オンラインカウンセリングのカナムーンです。

久しぶりに劇場で演劇を観ました。やはり生でお芝居を観るのは臨場感があっていいですね。前から3列目の席だったので、俳優さんの息づかいまで感じることができて、ワクワクしました。

演劇のタイトルは「サロメ奇譚」です。この原作はオスカー・ワイルドが新約聖書を元に書いた戯曲ですが、ペヤンヌマキさんが現代風にアレンジしています。
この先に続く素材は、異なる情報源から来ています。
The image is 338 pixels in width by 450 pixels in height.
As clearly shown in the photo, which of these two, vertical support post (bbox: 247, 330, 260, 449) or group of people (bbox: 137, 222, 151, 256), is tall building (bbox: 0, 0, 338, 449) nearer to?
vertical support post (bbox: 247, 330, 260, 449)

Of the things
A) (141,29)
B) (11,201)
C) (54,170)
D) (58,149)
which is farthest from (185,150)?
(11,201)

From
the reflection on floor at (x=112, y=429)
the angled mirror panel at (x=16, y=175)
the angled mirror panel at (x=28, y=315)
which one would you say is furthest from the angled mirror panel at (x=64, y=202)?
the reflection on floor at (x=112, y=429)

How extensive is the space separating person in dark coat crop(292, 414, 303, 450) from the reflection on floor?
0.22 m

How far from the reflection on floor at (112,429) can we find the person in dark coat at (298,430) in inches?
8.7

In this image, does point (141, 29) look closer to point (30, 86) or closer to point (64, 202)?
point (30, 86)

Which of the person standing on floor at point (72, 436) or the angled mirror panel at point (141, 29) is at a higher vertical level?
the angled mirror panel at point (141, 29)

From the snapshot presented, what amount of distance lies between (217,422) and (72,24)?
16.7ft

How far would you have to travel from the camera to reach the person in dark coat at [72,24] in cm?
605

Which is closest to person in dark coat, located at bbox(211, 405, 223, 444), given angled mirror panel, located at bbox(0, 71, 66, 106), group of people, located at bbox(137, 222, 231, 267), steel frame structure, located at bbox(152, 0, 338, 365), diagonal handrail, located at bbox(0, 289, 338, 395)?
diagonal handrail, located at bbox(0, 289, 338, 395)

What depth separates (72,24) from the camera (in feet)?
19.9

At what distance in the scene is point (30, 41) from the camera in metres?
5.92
原作では、ユダヤの王エロドは、自分の兄である前王を殺して妃を奪い王座に就きます。その妃の娘である王女サロメに魅せられて、いやらしい目を彼女に向けます。その視線に堪えられず、サロメは預言者ヨカナーンに惹かれていきます。ヨカナーンは王や妃に不吉な言葉をまき散らし嫌がられます。サロメはヨカナーンに恋をしますが、ヨカナーンは彼女の忌まわしい生い立ちをなじり、彼女の想いを受け入れません。サロメはヨカナーンのザクロのような唇に口づけをしたいと願い、エロドのダンスをしろという要求のほうびとして、ヨカナーンの首を所望します。そして銀の皿にのって運ばれてきたヨカナーンの唇にサロメが口づけをし、これを見たエロドはサロメを殺させるという内容です。

「サロメ奇譚」で印象に残ったシーンは、サロメの母親へロディアが「あなたは私の言うことを聞いていればいいの。私の言うことは正しいのだから」と何度もサロメに告げるシーンです。子どもは母親からこのように言われれば、言うことを聞かざるを得ないのではないかと思います。

そんなことを考えていたら、家で息子が見ていたテレビで「ずっとあなたが好きだった」というドラマからクイズが出題されている番組が流れていました。その中で、冬彦さんが母親から「あなたは私の言うことを聞いていればいいの。私の言うことは正しいのだから」と言われるシーンがありました。

(お~っ!シンクロだわ~)を思いながら、この言葉の重さを改めて考えました。母親はグレートマザーという象徴として表されることがありますが、子どもを支配し呑み込んでしまう母性によって、子どもの生きたかった自分を破壊してしまうことがあります。今の言葉で言うと、毒親というのでしょうか。

毒親というのは明確な定義はないようですが、一般的には子どもを支配したり、傷つけたりして、子どもにとって毒になる親のことをいいます。スーザン・フォワードの著書「毒になる親 一生苦しむ子ども」から生まれた俗語だとされています。

サロメの母親も、冬彦さんの母親も毒親に該当するのではないかと思いますが、子どもは親の所有物ではありませんので、親に子どもを支配する権利はないのです。誰も命の所有はできないので、子どもも一人の人格をもった存在として、その生き方を尊重されることが望まれるのではないかと思っています。